* Written exercise
Transcribe all of the material below verbatim, omitting the pictures.

* Entries provided
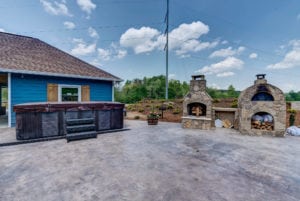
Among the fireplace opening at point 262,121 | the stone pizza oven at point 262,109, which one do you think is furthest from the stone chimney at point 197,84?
the fireplace opening at point 262,121

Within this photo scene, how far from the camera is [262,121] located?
5.70 metres

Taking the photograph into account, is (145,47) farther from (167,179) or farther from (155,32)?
(167,179)

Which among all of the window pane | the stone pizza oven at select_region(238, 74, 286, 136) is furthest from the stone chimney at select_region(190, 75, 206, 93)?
the window pane

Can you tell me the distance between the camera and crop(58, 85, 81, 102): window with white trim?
23.2 feet

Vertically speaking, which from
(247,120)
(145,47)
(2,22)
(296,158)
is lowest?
(296,158)

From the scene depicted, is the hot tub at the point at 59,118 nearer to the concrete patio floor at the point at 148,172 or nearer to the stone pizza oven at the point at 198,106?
the concrete patio floor at the point at 148,172

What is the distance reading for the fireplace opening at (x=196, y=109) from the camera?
660cm

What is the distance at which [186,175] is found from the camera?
8.20ft

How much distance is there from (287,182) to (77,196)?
11.1 feet

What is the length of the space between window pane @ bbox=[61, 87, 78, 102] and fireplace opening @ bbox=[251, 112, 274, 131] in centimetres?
860

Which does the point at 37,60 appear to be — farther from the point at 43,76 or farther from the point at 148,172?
the point at 148,172

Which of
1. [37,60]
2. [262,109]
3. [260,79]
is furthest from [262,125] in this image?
[37,60]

* Answer below
Among the fireplace opening at point 262,121 | the stone pizza oven at point 262,109, which one do you think is furthest from the stone chimney at point 197,84?
the fireplace opening at point 262,121

Within this photo scene, how far from the camera is [262,121] located?
5.70 metres

Taking the photograph into account, is (145,47) farther from (167,179) or farther from (155,32)?
(167,179)

Which among all of the window pane | the stone pizza oven at select_region(238, 74, 286, 136) is furthest from the stone chimney at select_region(190, 75, 206, 93)?
the window pane

Can you tell me the distance between the camera and crop(58, 85, 81, 102): window with white trim?
23.2 feet

Vertically speaking, which from
(247,120)
(145,47)
(2,22)
(296,158)
is lowest?
(296,158)

From the scene depicted, is the hot tub at the point at 59,118 nearer to the concrete patio floor at the point at 148,172 or nearer to the stone pizza oven at the point at 198,106?
the concrete patio floor at the point at 148,172

What is the distance reading for the fireplace opening at (x=196, y=109) from the camera?
660cm

What is the distance at which [186,175] is found from the camera?
8.20ft

How much distance is there from (287,182) to (77,196)?
11.1 feet

What is the length of the space between window pane @ bbox=[61, 87, 78, 102] and fireplace opening @ bbox=[251, 112, 274, 131] in centimetres?
860

Which does the point at 37,60 appear to be — farther from the point at 43,76 or farther from the point at 148,172?
the point at 148,172

Which of
1. [37,60]
2. [262,109]
3. [260,79]
is furthest from [262,125] in this image?
[37,60]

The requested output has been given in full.